Last shaykh-ul-Islam of the Ottoman Empire from 1920 to 1922

Seyyid Medeni Mehmed Nuri Efendi (24 November 1859 – 29 July 1927) was an Islamic scholar, qadi (judge), and the last Sheikh al-Islam of the Ottoman Empire.

== Biography ==
Medeni Mehmed Nuri was born on November 24, 1859, in the Sultantepe neighborhood of Üsküdar district, Istanbul. His father was el-Hajji es-Seyyid Tarsusizade Osman Kamil Efendi of Istanbul and lived in the city between 1821 and 1896. He was the head of the "Tetkikat-ı Shar'iyye Council" when he died and was military ranked in Anatolia and Rumelia. Medeni Mehmed Nuri's mother was Fındıkzade (Fındıkgil) Sherife Hatija Hanım. Nuri Efendi grew up in the Vefa district of Istanbul, started his primary education with his father, graduated from the Şehzade and Fatih Mosque madrasas and "Mekteb-i Nüvvab", and became an Istanbul professor. He rose over time and received the Mahreç rank.

At the age of 22, he started to work with a ru'us salary and gradually rose in various institutions of the Ottoman legal system becoming the qadi (judge) of Egypt in 1912. Between March 1912 and August 1915, he lived in Cairo and served as the judge of Egypt. Later he was appointed as the central qadi of the Adana province. He also served as the Minister of Evkaf.

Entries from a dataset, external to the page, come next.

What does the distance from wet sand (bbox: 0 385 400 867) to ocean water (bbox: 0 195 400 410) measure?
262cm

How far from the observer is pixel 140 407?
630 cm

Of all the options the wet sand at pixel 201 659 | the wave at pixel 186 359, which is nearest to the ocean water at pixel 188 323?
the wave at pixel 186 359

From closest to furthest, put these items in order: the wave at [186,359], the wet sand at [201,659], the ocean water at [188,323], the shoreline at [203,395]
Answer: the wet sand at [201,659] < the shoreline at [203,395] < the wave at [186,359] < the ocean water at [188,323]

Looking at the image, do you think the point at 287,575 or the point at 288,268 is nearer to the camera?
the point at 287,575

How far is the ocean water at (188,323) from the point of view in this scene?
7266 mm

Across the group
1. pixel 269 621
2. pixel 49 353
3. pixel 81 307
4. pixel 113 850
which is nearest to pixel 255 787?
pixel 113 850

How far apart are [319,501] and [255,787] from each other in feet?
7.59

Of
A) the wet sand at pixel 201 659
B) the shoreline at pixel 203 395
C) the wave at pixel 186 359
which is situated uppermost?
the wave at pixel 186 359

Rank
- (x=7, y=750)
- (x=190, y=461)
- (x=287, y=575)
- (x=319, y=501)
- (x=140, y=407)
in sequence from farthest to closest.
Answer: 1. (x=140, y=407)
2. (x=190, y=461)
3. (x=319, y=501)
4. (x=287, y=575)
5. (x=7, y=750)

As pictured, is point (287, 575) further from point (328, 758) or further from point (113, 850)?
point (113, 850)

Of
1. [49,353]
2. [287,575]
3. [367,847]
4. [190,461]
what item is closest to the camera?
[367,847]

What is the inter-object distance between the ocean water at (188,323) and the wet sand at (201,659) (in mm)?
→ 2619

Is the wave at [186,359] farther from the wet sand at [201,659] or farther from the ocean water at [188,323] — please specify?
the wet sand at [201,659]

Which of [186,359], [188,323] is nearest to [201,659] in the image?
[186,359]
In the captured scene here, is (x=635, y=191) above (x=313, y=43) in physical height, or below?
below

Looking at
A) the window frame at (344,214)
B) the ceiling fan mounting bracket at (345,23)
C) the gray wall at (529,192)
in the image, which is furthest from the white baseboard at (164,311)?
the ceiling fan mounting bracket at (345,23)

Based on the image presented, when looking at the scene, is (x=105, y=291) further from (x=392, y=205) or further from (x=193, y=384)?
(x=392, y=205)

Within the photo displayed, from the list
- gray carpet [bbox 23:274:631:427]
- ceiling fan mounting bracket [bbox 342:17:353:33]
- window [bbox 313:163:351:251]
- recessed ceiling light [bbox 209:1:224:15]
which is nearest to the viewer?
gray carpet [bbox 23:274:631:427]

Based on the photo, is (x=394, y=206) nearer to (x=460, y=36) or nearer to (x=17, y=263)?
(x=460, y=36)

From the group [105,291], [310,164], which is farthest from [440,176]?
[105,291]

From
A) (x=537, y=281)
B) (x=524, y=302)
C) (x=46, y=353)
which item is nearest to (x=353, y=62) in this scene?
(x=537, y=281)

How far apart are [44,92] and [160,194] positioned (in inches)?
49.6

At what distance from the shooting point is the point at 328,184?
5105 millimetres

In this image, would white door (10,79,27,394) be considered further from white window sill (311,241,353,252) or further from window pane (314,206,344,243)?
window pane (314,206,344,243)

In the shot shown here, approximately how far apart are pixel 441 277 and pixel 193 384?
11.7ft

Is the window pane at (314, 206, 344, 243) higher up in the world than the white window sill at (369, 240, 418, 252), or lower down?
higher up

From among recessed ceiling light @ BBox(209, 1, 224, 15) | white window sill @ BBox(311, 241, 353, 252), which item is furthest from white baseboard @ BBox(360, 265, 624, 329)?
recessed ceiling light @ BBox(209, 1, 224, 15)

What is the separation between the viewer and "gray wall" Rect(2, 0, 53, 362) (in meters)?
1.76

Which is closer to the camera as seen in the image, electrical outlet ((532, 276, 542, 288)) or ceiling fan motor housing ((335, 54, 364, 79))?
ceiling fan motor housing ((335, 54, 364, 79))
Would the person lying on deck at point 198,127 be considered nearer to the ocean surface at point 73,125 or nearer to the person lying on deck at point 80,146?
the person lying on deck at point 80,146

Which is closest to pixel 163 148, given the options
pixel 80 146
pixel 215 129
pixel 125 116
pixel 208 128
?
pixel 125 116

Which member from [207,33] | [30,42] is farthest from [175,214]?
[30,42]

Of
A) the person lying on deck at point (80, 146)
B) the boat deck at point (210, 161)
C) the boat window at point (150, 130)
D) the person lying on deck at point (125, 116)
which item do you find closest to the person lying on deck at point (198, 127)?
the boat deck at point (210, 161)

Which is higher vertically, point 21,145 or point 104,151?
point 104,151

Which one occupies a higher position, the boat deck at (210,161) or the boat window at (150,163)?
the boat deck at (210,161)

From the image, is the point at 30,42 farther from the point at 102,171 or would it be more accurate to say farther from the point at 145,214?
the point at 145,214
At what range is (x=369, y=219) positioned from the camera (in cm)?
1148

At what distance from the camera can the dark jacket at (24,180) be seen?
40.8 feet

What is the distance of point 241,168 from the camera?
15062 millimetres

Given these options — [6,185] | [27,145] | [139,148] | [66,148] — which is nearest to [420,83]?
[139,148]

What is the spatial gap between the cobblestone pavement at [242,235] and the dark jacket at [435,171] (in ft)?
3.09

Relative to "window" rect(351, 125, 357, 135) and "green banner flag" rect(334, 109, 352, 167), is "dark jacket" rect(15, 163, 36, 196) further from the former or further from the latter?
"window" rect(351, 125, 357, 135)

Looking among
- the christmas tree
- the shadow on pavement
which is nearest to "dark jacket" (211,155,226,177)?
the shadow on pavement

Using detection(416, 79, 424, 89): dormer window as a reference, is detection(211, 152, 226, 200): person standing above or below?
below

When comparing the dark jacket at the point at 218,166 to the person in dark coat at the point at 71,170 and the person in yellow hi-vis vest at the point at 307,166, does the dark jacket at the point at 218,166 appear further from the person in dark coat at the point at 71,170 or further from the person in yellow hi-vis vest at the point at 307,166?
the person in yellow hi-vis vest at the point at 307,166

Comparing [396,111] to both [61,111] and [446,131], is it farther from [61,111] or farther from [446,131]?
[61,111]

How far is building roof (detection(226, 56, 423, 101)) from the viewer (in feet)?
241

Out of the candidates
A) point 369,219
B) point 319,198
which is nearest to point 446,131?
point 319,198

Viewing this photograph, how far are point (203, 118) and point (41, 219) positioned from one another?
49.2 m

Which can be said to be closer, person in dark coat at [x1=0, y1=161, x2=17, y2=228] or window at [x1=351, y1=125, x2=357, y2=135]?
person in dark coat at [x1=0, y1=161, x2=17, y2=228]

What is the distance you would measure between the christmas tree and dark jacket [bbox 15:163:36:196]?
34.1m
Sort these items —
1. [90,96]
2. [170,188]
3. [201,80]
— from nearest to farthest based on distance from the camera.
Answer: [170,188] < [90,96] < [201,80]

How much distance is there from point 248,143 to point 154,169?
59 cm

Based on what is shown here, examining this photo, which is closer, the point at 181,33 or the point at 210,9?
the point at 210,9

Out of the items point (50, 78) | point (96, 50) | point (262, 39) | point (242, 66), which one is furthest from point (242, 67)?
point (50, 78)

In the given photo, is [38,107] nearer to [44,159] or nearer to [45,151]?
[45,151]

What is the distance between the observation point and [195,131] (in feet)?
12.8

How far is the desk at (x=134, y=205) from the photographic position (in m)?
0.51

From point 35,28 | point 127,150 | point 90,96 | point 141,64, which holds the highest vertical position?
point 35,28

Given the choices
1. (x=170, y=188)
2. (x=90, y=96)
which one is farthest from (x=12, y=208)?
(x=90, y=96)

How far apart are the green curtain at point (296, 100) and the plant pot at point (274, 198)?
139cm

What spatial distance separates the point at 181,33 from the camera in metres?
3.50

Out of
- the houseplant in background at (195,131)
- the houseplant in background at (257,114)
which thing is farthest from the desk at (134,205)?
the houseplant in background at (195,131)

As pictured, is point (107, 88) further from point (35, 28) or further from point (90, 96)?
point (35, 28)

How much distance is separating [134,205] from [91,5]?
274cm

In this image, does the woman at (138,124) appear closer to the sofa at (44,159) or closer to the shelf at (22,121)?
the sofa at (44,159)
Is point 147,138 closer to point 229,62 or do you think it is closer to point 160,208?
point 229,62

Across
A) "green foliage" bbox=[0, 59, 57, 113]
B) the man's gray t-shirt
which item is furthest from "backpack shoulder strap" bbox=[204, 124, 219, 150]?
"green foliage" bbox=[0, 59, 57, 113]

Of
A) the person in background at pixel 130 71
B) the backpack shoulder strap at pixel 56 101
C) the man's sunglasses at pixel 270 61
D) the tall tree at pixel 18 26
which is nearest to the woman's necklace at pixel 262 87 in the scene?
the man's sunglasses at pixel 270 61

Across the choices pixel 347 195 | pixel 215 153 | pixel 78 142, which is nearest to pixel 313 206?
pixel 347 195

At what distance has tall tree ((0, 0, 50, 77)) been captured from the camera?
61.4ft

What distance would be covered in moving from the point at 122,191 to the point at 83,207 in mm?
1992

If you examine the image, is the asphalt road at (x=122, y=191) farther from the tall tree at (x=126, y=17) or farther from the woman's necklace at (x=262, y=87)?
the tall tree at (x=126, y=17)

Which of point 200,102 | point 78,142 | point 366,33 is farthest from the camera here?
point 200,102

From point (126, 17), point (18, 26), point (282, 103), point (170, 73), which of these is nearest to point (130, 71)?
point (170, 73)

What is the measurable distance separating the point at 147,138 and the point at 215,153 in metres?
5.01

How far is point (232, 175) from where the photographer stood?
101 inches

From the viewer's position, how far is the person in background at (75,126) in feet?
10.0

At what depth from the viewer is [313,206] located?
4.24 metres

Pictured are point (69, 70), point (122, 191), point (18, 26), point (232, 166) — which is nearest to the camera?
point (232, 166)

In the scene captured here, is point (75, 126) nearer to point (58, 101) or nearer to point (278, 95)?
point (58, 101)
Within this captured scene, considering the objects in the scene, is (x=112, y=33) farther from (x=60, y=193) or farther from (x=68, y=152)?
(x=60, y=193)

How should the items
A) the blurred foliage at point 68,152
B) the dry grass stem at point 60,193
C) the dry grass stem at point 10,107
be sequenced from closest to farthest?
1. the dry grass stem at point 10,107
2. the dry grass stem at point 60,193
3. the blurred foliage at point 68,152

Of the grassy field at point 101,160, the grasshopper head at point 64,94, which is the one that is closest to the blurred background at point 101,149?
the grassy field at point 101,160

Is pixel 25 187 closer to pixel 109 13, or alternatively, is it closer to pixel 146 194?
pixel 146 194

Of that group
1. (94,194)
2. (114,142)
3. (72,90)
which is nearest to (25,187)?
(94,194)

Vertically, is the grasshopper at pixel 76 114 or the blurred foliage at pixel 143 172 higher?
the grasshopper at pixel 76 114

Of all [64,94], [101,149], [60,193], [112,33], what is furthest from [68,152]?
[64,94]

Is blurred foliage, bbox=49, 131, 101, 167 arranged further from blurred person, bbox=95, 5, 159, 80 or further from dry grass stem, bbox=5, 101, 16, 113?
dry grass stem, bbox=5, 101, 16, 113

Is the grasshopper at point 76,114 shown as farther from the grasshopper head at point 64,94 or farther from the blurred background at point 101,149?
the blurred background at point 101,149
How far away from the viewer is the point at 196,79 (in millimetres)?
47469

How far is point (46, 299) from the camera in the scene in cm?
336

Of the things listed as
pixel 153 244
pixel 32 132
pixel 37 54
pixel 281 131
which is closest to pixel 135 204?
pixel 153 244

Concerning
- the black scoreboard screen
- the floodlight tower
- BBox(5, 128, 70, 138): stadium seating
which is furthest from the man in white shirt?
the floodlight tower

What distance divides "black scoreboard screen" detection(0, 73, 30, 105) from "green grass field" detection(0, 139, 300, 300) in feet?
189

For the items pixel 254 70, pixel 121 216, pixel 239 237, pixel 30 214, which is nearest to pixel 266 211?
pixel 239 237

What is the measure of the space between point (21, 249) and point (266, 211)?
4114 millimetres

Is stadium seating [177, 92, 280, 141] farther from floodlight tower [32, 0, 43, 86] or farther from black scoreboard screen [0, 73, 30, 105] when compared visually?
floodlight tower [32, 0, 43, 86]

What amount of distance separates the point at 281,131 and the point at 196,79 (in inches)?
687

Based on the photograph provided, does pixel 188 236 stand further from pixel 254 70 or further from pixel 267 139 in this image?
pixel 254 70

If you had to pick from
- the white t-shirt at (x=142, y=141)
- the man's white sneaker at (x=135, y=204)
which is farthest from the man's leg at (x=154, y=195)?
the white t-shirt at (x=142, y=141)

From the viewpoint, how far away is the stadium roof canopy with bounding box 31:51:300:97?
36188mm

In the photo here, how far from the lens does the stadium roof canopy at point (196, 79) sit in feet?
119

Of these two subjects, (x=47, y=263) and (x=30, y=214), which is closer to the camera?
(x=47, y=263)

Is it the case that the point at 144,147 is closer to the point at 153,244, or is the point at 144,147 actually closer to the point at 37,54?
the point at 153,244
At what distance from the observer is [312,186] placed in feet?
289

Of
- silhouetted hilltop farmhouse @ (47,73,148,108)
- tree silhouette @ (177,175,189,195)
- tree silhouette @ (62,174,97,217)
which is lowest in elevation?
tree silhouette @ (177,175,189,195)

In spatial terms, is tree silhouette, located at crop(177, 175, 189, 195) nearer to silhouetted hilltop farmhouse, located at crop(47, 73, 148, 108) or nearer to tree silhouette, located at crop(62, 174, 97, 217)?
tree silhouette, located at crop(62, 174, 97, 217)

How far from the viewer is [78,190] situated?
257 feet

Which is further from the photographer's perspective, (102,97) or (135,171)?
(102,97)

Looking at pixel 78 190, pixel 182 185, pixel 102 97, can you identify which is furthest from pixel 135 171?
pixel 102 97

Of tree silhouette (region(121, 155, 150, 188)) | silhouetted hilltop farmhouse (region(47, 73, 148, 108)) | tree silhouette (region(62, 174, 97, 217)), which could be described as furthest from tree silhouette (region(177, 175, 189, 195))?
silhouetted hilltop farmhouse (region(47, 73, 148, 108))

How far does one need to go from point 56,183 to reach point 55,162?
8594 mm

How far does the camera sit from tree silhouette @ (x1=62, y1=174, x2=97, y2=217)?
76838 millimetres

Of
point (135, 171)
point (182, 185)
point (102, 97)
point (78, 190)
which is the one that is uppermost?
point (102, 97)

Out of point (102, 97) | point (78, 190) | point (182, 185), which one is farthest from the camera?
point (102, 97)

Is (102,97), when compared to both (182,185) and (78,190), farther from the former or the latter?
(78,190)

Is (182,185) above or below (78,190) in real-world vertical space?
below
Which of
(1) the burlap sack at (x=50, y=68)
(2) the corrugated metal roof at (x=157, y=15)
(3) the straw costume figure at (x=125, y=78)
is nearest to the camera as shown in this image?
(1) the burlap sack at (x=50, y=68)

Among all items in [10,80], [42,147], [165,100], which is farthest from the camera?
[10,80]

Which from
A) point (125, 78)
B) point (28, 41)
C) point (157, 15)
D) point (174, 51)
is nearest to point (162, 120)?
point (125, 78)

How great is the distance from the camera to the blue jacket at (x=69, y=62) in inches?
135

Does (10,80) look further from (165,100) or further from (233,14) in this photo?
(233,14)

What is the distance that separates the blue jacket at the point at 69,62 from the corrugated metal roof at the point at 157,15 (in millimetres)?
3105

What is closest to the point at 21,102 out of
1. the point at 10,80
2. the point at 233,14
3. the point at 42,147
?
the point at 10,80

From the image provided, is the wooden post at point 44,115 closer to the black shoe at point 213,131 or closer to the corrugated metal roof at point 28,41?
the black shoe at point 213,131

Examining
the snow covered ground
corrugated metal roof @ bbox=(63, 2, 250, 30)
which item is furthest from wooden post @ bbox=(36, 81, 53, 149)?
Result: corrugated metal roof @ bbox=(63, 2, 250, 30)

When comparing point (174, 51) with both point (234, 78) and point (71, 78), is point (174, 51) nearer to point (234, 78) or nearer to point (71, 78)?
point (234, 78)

Nuri Efendi was appointed as a Shaykh al-Islam on September 26, 1920, when the government resigned, and was appointed as Sheik al-Islam again on November 4, 1920, when the last Ottoman cabinet was established. He was staunchly against the division of the office of the Caliph and insisted that the office did not just represent the Ottomans but of all Muslims in the world. When the Grand National Assembly of Turkey abolished the Sultanate on November 1, 1922, he resigned together with the last Ottoman government and the office of Shaykh al-Islam ended in its Ottoman form. The post continued in the form of head of the Diyanet (Directorate of Religious Affairs) in the newly formed Republic of Turkey. He was not counted as one of the 150 personae non gratae of Turkey, but his pension was not paid because he had been in the cabinet of Damat Ferit Pasha.

He was the father of three daughters and a son with his wife Şerife Hatice Fehime Hanım. Medeni Mehmet Nuri Efendi died on 29 July 1927 in Ihsaniye, Üsküdar, Istanbul.